▸ Exercise details: Repeat the lines from the one containing "In this image, among" through the last line of the data, exactly, pictures omitted.

----------

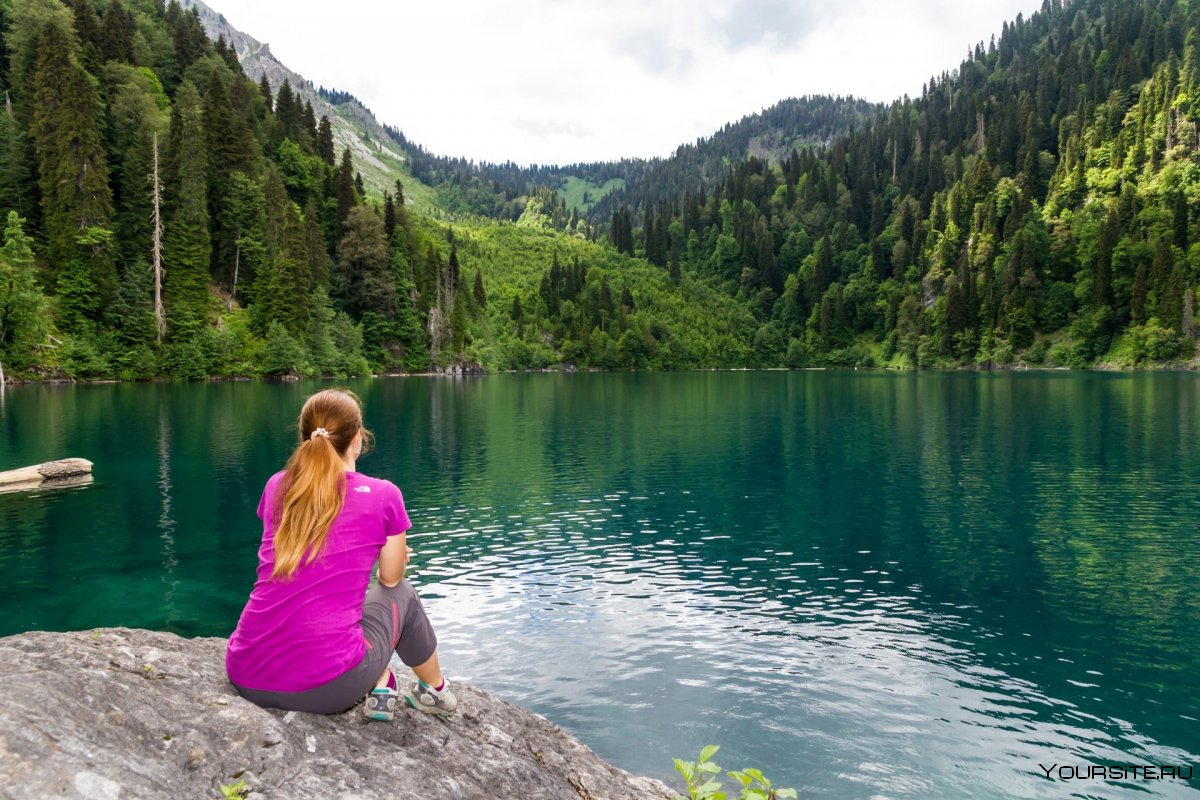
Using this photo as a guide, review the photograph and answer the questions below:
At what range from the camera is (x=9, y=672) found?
18.2ft

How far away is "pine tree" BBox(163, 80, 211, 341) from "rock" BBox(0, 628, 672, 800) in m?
103

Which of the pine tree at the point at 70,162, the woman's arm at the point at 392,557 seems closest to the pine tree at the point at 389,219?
the pine tree at the point at 70,162

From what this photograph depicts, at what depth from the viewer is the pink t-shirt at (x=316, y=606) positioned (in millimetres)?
5902

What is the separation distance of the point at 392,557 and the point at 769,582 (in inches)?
598

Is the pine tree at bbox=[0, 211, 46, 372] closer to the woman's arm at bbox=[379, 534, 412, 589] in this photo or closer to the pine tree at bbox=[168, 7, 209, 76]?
the pine tree at bbox=[168, 7, 209, 76]

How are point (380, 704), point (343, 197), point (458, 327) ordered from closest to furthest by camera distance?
point (380, 704)
point (343, 197)
point (458, 327)

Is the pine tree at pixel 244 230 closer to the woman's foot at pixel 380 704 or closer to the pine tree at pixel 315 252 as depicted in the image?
the pine tree at pixel 315 252

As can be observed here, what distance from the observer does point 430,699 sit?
7.27 meters

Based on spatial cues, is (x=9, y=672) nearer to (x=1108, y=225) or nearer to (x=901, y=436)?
(x=901, y=436)

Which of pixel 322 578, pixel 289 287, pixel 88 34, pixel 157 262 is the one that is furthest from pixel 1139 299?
pixel 88 34

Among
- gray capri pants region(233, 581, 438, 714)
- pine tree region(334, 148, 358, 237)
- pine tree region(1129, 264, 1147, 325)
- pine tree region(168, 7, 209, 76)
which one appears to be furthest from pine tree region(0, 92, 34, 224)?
pine tree region(1129, 264, 1147, 325)

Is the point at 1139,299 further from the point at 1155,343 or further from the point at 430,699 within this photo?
the point at 430,699

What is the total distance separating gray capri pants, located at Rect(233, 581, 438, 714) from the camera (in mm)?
6172

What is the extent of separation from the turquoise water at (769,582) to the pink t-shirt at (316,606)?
6.44m
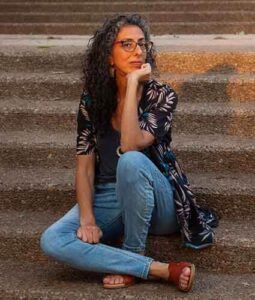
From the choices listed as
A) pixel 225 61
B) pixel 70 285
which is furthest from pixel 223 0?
pixel 70 285

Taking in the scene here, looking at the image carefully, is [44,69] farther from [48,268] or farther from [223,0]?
[223,0]

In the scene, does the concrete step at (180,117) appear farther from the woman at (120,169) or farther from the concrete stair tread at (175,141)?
the woman at (120,169)

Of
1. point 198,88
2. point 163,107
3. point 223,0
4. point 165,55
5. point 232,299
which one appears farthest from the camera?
point 223,0

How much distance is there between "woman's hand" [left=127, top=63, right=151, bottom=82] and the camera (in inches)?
124

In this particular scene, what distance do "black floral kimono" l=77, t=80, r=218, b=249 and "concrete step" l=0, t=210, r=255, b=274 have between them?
80 mm

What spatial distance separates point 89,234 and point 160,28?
4.76 metres

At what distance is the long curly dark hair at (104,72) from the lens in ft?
10.5

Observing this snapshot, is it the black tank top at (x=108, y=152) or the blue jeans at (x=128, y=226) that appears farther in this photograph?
the black tank top at (x=108, y=152)

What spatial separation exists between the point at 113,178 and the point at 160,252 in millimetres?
423

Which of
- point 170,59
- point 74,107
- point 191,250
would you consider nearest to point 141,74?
point 191,250

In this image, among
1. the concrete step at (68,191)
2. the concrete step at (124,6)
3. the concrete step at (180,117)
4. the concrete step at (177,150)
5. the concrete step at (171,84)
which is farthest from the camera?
the concrete step at (124,6)

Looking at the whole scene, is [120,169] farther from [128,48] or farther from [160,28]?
[160,28]

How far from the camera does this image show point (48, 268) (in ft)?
11.1

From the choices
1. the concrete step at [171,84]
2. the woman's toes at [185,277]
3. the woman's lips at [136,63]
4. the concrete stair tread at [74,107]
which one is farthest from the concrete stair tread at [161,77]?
the woman's toes at [185,277]
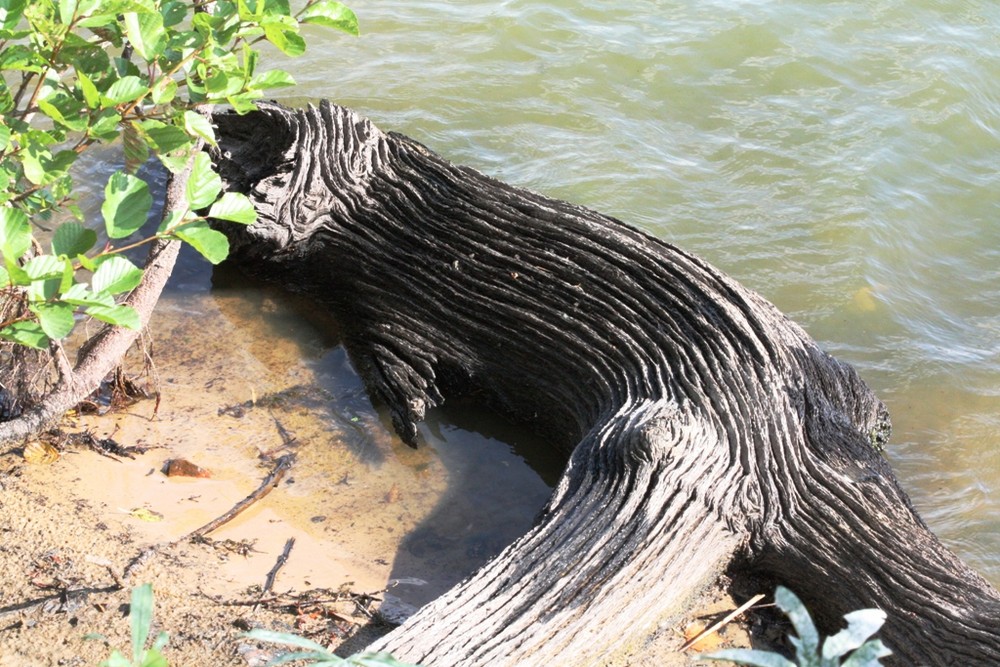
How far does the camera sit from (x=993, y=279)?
6066 mm

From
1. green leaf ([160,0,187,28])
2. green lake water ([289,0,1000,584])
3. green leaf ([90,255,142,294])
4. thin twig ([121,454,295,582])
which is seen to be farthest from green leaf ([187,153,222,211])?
green lake water ([289,0,1000,584])

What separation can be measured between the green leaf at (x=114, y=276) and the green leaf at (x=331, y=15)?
2.81ft

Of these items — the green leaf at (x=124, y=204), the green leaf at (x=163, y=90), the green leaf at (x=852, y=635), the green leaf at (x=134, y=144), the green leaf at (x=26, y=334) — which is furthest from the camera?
the green leaf at (x=134, y=144)

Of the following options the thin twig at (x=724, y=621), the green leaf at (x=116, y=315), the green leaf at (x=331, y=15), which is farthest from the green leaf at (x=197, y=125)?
the thin twig at (x=724, y=621)

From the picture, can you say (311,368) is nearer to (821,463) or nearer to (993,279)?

----------

▸ Solution to this exercise:
In this image, among
1. the concrete step at (68,191)
2. the concrete step at (124,6)
3. the concrete step at (180,117)
4. the concrete step at (177,150)
5. the concrete step at (171,84)
which is farthest from the camera?
the concrete step at (124,6)

Looking at the whole scene, is [120,169] farther from [128,48] or farther from [160,28]?
[160,28]

How far from the camera does this image show point (48, 268) (in ft)?
11.1

From the choices
1. the concrete step at [171,84]
2. the woman's toes at [185,277]
3. the woman's lips at [136,63]
4. the concrete stair tread at [74,107]
which one is farthest from the concrete stair tread at [161,77]?
the woman's toes at [185,277]
How far does the camera sit from (x=993, y=279)?
6066 mm

From
1. green leaf ([160,0,187,28])
2. green lake water ([289,0,1000,584])
3. green leaf ([90,255,142,294])
4. thin twig ([121,454,295,582])
which is seen to be farthest from green leaf ([187,153,222,211])?
green lake water ([289,0,1000,584])

What separation can be measured between the green leaf at (x=114, y=276) and the green leaf at (x=331, y=15)?
2.81ft

Of these items — the green leaf at (x=124, y=204), the green leaf at (x=163, y=90), the green leaf at (x=852, y=635), the green leaf at (x=134, y=144), the green leaf at (x=26, y=334) — which is furthest from the camera?
the green leaf at (x=134, y=144)

Of the following options the thin twig at (x=724, y=621), the green leaf at (x=116, y=315), the green leaf at (x=331, y=15), which is farthest from the green leaf at (x=197, y=125)?
the thin twig at (x=724, y=621)

From the picture, can you say (311,368) is nearer to (821,463) or nearer to (993,279)?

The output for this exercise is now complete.